03.12.2012, 12:30, "Kevin Smith" <[email protected]>:
> On Fri, Nov 30, 2012 at 2:11 PM, Kozlov Konstantin <[email protected]> wrote:
>
>> 30.11.2012, 12:26, "Kevin Smith" <[email protected]>:
>>> On Thu, Nov 29, 2012 at 11:39 PM, Peter Saint-Andre <[email protected]>
>>> wrote:
>>>> Looking at http://xmpp.org/registrar/disco-categories.html I notice
>>>> that we have disco identities for "client/handheld" (e.g., PDA) and
>>>> "client/phone" (e.g., mobile phone), but I think those are a bit
>>>> old-fashioned by now. We might want to add an identity for
>>>> "client/smartphone" (i.e., a phone that can do a lot more than the
>>>> old-style phones we had in mind when we defined "client/phone").

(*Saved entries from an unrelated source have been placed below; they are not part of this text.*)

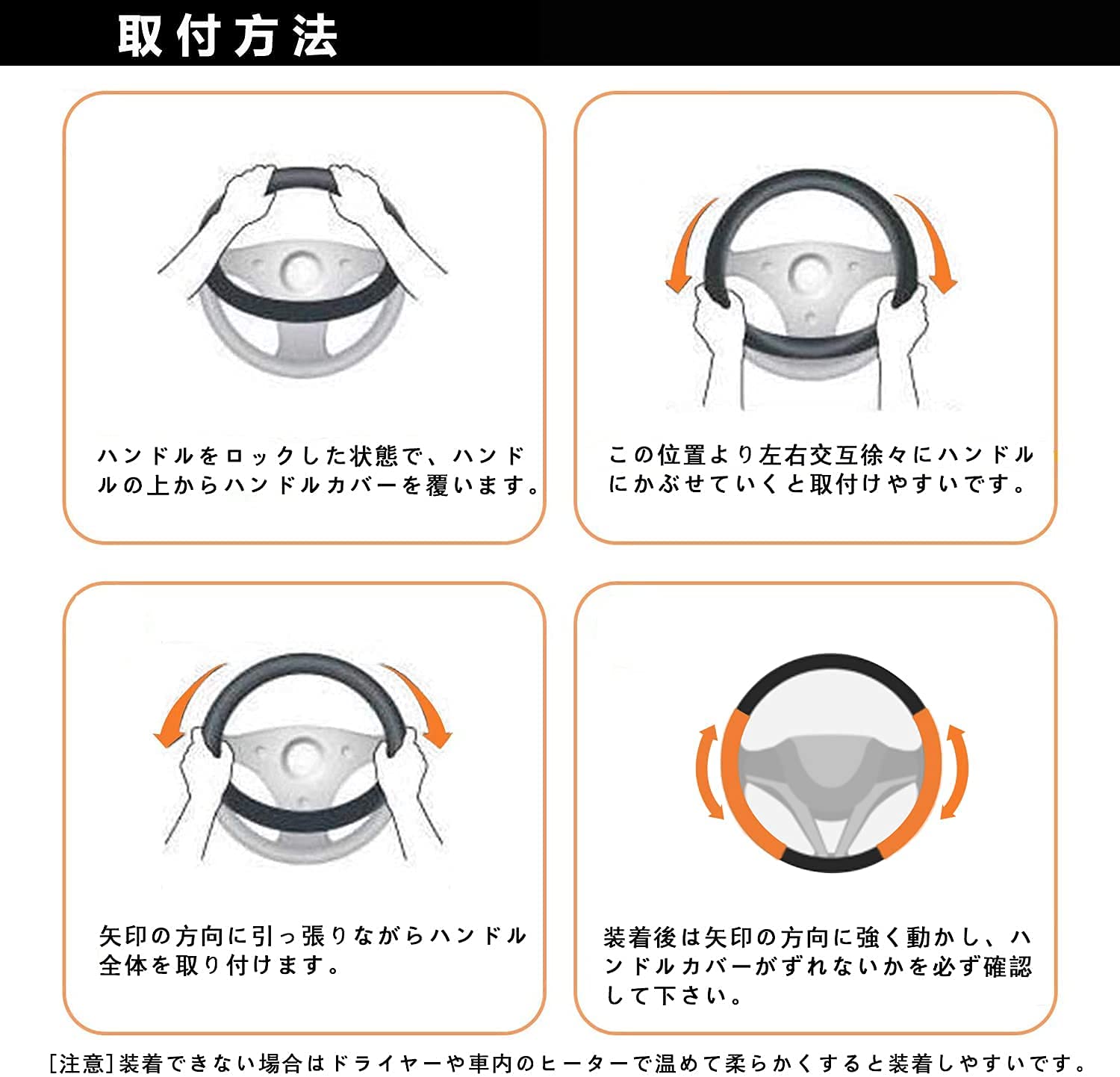 取付方法

ハンドルをロックした状態で、ハンドルの上からハンドルカバーを覆います。

この位置より左右交互徐々にハンドルにかぶせていくと取付けやすいです。

矢印の方向に引っ張りながらハンドル全体を取り付けます。

装着後は矢印の方向に強く動かし、ハンドルカバーがずれないかを必ず確認して下さい。

[注意]装着できない場合はドライヤーや車内のヒーターで温めて柔らかくすると装着しやすいです。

>>> If this thing is capable of running an XMPP client on it, it's a
>>> smartphone.
>> Why?! Any cheap J2ME-enabled phone can run XMPP client without any problem.
>> Usually we call "smartphones" only mobile devices with operating system
>> (Symbian, Windows CE/Mobile/Phone, iOS or Android).

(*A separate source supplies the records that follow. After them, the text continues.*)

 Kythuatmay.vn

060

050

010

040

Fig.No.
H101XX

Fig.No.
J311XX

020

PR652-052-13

>> So, if you call any Java-enabled mobile phone "smartphone", you should
>> agree that no mobile phones produced today at all. Only smartphones!
>
> Yes, that's the point - today's feature phones can do more than
> yesterday's smart phones, so this distinction doesn't provide any
> value that I can see. Distinguishing available features of clients is
> provided through 115/30.
Because of java overheads, it's almost impossible to write audio/video codec
for J2ME. Writing codecs for device native OS is not a problem for last few
years. So, most likely there will be no Jingle RTP support for a phone client,
and there will be one for a smartphone client.